Thai Culture

In the course of last year, one of our international meetings took place in Thailand.  As part of our immersion into the culture and religion of Thailand we were given the privilege of visiting the Sathira Dhammasthan, a Buddhist monastery in the heart of Bangkok. This monastery is unique in the sense that it was founded by a woman, Venerable Mae Chee Sansanee Sthirasuta and that the kind of life the Buddhist nuns live there is different from the traditional life form. The Centre under her leadership aims to heal people, to show them how they can live peaceful lives, how differences can be respected and accepted.   We were welcomed by a gracious guide who is one of the many volunteers who live in or around the Monastery grounds.  With her was a small group of children, all in white, with their heads shaved. The first surprise was to find this oasis just off a busy street - we crossed a threshold from one world into a totally other in a few short steps.  We were invited to take off our shoes and to walk in silence through the green space, crossing a series of little bridges, listening to the sound of water trickling from several small steaming water falls, surrounded by large ferns and tropical plants. We were led to the first sacred space that enshrines a relic of Buddha. Here people come to pray. We learned that the grounds surrounding the monastery are places of welcome and hospitality.  From there we walked into an open garden of fresh green trees and grass, polished stone seats, natural wooden benches.

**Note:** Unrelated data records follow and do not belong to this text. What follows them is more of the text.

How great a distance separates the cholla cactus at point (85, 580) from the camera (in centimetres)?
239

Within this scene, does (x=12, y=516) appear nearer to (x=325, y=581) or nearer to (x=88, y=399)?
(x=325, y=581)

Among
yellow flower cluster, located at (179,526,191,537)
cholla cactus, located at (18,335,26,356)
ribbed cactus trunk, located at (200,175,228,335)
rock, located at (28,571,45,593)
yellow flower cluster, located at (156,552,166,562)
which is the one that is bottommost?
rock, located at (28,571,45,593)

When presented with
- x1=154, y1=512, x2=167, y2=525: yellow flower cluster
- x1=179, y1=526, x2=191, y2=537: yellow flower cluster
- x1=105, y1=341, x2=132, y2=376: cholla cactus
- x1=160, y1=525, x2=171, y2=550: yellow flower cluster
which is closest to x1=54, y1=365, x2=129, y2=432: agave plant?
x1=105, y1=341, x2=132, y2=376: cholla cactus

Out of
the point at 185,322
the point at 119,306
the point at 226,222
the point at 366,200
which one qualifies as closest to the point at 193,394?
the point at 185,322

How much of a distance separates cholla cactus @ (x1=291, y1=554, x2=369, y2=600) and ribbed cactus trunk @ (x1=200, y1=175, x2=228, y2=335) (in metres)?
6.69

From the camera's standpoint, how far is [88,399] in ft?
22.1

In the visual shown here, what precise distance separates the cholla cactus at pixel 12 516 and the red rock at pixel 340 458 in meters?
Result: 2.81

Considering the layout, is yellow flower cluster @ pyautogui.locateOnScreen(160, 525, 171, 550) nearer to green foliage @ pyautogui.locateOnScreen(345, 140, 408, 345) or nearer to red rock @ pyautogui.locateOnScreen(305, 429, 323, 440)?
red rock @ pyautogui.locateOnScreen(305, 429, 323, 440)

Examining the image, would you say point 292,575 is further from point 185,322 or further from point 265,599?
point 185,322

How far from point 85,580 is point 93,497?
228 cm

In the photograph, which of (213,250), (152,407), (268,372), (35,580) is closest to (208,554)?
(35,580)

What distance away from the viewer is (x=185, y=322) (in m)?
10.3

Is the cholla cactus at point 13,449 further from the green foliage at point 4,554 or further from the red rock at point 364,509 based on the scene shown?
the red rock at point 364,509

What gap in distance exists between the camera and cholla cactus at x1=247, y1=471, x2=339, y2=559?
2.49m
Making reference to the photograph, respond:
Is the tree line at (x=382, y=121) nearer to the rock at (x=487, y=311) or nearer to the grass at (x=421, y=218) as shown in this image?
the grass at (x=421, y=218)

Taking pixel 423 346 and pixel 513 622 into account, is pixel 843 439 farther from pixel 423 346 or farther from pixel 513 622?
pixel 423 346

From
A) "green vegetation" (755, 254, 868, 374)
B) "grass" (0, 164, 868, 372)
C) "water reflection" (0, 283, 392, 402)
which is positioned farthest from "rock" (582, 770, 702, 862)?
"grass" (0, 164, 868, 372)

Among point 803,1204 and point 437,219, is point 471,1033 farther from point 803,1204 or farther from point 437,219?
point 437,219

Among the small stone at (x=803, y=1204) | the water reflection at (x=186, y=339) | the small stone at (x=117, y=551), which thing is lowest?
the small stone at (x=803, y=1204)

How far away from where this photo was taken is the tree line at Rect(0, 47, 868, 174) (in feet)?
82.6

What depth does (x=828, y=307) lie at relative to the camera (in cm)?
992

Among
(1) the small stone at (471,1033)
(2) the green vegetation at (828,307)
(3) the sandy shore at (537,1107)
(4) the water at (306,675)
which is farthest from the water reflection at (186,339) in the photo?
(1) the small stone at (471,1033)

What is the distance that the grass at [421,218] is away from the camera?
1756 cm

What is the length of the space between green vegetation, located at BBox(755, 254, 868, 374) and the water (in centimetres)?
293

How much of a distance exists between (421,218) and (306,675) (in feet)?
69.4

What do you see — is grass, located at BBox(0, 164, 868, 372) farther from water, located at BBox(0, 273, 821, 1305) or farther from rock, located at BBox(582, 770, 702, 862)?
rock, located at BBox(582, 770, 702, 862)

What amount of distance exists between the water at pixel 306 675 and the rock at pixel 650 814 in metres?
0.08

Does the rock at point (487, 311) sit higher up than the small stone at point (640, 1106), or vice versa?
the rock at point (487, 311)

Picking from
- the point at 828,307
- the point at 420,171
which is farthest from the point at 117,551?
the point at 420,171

Our guide invited us to listen to the sounds of nature around us, to be alert to the birds and lizards and especially to notice the trees. We soon became aware that the protection of nature is central to the way of life of this monastic community. In fact this now beautifully green peaceful space was once just a piece of wasteland in the heart of Bangkok. Some of the trees had even been transplanted from a place where they were in danger of being cut down to make room for a new road. Since its foundation, in 1987, the monastery has gradually expanded the garden, responding to needs as they became aware of them. There are now several buildings and monuments in the garden. One, a large ball, represents the "king” or "father”, another, a large arching structure, represents the "queen” or "mother”. These invite us to give and nourish life wherever we are, to create societies where people can live calm and contented lives free from unnecessary suffering. Visitors who come here are encouraged to deepen their own faith tradition and to live more deeply and mindfully. The newer buildings have a feminine feel to them; being constructed in such a way that there are no corners, and even the channels that collect the rainwater curve their way like rivers. There is a "cave” used for meetings, built by the volunteers, with its own natural air cooling and lighting, and sound exclusion systems. The living plants are irrigated by water purified and recycled within the compound and even the trees that die are given a new life when they are used in a different way making natural tables, chairs and other furniture. The motto: "go with nature…watch and protect nature” is part of the wisdom offered here. Many times we were asked to reflect on what we want to do with our unique lives and what we want to leave to future generations.